The centerpiece? A glorious 1941 Allan Herschell Company carousel, shipped from Chinook, Alberta, then customized. Half the panels were swapped out for hallucinatory pastel ones, echoing Ellie’s wide – eyed wonder. The infected fungus in the food court? Paino cooked it up from layers of foam latex, Spanish moss, and a dusting of cocoa powder.
Oh – and every neon sign flickered in time with the actual soundtrack, because Paino is just that extra.
A Short Love Letter to Calgary’s Barron Building
Not every building needs a full makeover. Sometimes Calgary’s midcentury Barron Building asked for little more than broken – glass decals and a dust mop. In 2022, the show dressed up its raw, open floors for downtown chaos. The city had planned renovations anyway, just not quite with so much atmospheric despair.
Every Fungus Grows with a Toolkit – Paino’s Secret Weapons
If you’re itching to recreate this look for your next haunted house, here’s Paino’s unofficial checklist:
- Fungal ropes: Silicone mixed with cellulose insulation, stretched and snarled.
- Dead leaves: Gathered in autumn, then frozen for off – season shoots.
- Vintage office junk: Sourced straight from Calgary’s landfills.
- Timelines everywhere: Even a faded 2003 Patriots sticker made it onto a Boston lamp post.
- 200 craftspeople, artists, and fabricators on deck, with a $30 – million local budget – making The Last of Us a gift that kept on giving to Alberta’s economy.
Looking Ahead – Seattle and Everything That Will Rot
Of course, John Paino doesn’t sleep. He started work on Season 2 locations as early as spring 2025. Reports from The Hollywood Reporter confirm a migration west. His team’s building the WLF stadium in British Columbia, splitting set builds between Vancouver’s BC Place and cavernous Surrey parking lots. Concept art for the Seraphite island hints at Port Moody wharves made wild with barnacles and blown – out windows.

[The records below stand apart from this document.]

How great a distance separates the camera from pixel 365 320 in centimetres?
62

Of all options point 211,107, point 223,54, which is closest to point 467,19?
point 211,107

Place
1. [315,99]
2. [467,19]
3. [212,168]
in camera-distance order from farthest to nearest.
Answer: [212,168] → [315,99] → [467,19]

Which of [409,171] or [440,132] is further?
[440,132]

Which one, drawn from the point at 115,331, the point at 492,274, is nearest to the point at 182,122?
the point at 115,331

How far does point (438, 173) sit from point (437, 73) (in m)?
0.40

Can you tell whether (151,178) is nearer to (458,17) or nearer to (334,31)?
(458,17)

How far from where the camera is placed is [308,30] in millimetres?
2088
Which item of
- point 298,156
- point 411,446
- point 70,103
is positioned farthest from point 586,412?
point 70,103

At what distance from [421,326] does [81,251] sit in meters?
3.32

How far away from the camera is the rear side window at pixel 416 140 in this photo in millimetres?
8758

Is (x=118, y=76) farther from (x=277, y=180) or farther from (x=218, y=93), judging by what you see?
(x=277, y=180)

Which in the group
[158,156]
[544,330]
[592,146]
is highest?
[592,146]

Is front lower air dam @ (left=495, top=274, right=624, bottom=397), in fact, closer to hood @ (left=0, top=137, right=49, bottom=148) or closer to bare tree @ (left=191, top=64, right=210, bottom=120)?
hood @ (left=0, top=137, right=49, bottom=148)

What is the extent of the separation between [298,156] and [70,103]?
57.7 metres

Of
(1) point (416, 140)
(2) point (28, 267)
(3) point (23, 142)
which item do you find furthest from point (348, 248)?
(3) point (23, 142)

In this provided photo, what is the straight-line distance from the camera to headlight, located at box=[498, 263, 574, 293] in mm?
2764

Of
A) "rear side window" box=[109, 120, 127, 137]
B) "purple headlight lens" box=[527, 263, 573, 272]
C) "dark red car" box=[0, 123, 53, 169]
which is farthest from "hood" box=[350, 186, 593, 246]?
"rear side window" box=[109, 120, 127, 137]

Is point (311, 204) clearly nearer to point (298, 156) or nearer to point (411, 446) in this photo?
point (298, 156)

Paino told the trade press in May: “Take a nice view. Then ask what would rot first.” That’s his whole genius, right there.
The Moldy Little Details That Keep Us Watching
Sure, you remember Ellie, Joel, and maybe even Bill’s trumpet solo in Episode 3. But think about those little background flourishes: a 1990s soda can, a single moss – threaded swing set, or that mildewed Walkman hanging in the corner. Each one got argued over, placed, and aged by hand.
So next Sunday, if you spot yet another perfect layer of grime behind Joel’s battered boots, know it didn’t happen by accident. Somewhere, probably at some absurd hour, John Paino and his team debated moss varieties, street layouts, and just how much hope to smuggle into every ruin. That’s what makes their world uncomfortably, heartbreakingly real.
And honestly, in a world stuffed with digital fakery, it doesn’t take a clicker to know – sometimes practical, artisanal rot just feels most alive.